1.         Determine the selection, retention or termination of the Fund’s independent auditors based on an evaluation of their independence and the nature and performance of the audit and any permitted non-audit services.   Decisions by the Committee concerning the selection, retention or termination of the independent auditors shall be submitted to the Board for ratification in accordance with the requirements of Section 32(a) of the Investment Company Act.  The Fund’s independent auditors must report directly to the Committee, which shall be responsible for resolution of disagreements between management and the independent auditors relating to financial reporting.

2.         To consider the independence of the Fund’s independent auditors at least annually, and in connection therewith receive on a periodic basis formal written disclosures and letters from the independent auditors as required by the Independence Standards Board Standard (“ISB”) No. 1.
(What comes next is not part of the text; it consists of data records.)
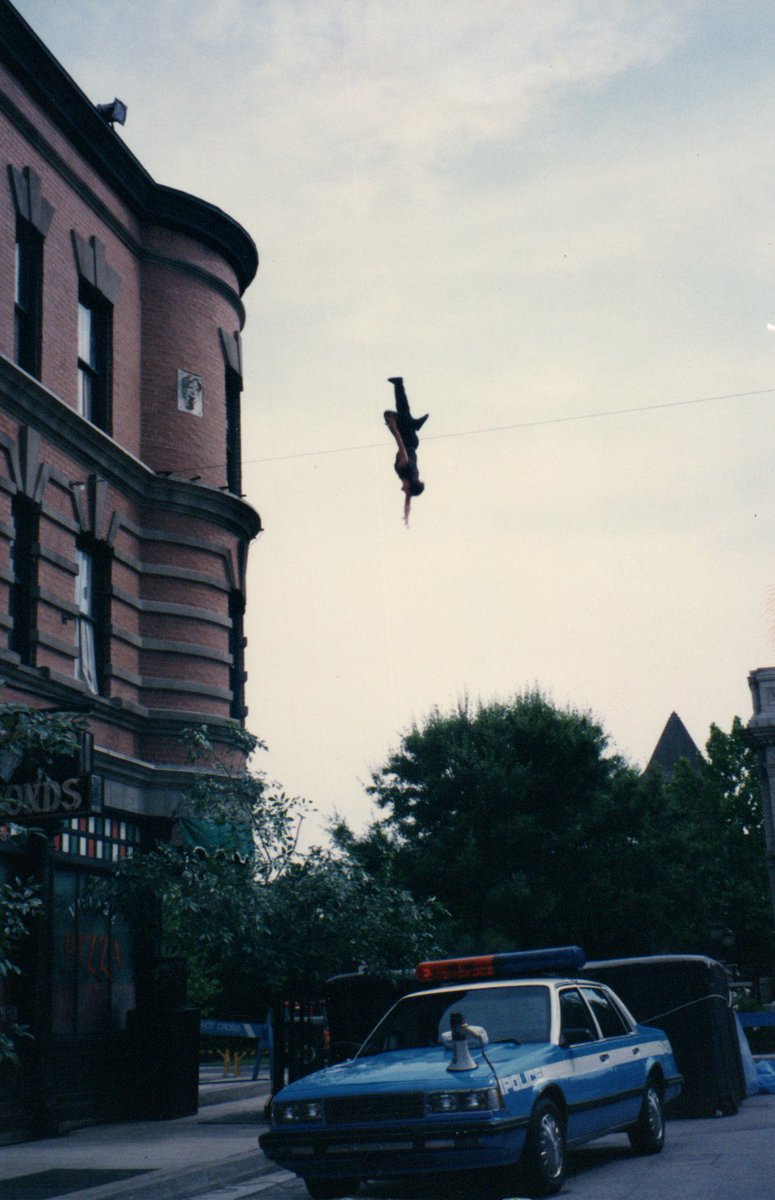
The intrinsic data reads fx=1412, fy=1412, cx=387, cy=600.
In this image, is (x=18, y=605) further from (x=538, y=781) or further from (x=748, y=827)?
(x=748, y=827)

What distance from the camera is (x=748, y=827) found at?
213 feet

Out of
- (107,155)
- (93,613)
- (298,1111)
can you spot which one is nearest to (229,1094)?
(93,613)

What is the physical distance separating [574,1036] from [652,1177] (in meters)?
1.14

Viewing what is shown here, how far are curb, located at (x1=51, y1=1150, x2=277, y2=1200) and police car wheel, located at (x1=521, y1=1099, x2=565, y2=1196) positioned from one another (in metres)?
2.89

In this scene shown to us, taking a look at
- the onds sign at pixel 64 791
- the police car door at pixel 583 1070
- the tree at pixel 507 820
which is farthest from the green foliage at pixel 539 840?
the police car door at pixel 583 1070

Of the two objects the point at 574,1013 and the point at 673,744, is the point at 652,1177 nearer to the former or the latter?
the point at 574,1013

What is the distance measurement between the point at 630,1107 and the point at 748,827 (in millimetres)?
55362

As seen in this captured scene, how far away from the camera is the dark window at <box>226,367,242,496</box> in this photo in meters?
21.9

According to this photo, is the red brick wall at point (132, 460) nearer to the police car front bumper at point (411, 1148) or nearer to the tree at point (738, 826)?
the police car front bumper at point (411, 1148)

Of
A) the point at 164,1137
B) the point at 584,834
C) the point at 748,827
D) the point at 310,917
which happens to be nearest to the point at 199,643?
the point at 310,917

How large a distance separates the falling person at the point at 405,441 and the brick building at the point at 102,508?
15.6 ft

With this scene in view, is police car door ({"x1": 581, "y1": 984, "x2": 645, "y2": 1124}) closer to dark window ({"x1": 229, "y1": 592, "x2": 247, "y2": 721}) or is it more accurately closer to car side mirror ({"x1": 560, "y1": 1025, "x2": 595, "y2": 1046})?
car side mirror ({"x1": 560, "y1": 1025, "x2": 595, "y2": 1046})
3.         To the extent required by applicable regulations, pre-approve (i) all audit and permitted non-audit services rendered by the independent auditors to the Fund and (ii) all non-audit services rendered by the independent auditors to the Fund’s investment advisers (including sub-advisers) and to certain of the investment advisers’ affiliates.  The Committee may implement policies and procedures by which such services are approved other than by the full Committee.

4.         Review the fees charged by the independent auditors to the Fund, the investment advisers and certain affiliates of the investment advisers for audit, audit-related and permitted non-audit services.

5.         If and to the extent that the Fund intends to have employees, set clear policies for the hiring by the Fund of employees or former employees of the Fund’s independent auditors.

6.         Obtain and review at least annually a report from the independent auditors describing (i) the accounting firm's internal quality-control procedures and (ii) any material issues raised (a) by the accounting firm’s most recent internal quality-control review or peer review or (b) by any governmental or other professional inquiry or investigation performed within the preceding five years respecting one or more independent audits carried out by the firm, and any steps taken to address any such issues.

 

7.         Review with the Fund’s independent auditors arrangements for and the scope of the annual audit and any special audits, including the form of any opinion proposed to be rendered to the Board and shareholders of the Fund.

8.         Meet with management and the independent auditors to review and discuss the Fund’s annual audited financial statements and unaudited semi-annual report, including a review of any specific disclosures of management’s discussion (if any) of the Fund’s investment performance; and, with respect to the Fund’s audited financial statements, discuss with the independent auditors matters required by Statement of Accounting Standards (“SAS”) No. 61 and any other matters required to be reported to the Committee under applicable law; and provide a statement whether, based on its review of the Fund’s audited financial statements, the Committee recommends to the Board that the audited financial statements be included in the Fund’s Annual Report.

9.         Discuss with management and the independent auditors the Fund’s unaudited financial statements.

10.        Review with the independent auditors any audit problems or difficulties encountered in the course of their audit work and management’s responses thereto.

11.        Review with management and, as applicable, with the independent auditors the Fund’s accounting and financial reporting policies, practices and internal controls, management’s guidelines and policies with respect to risk assessment and risk management, including the effect on the Fund of any recommendation of changes in accounting principles or practices by management or the independent auditors.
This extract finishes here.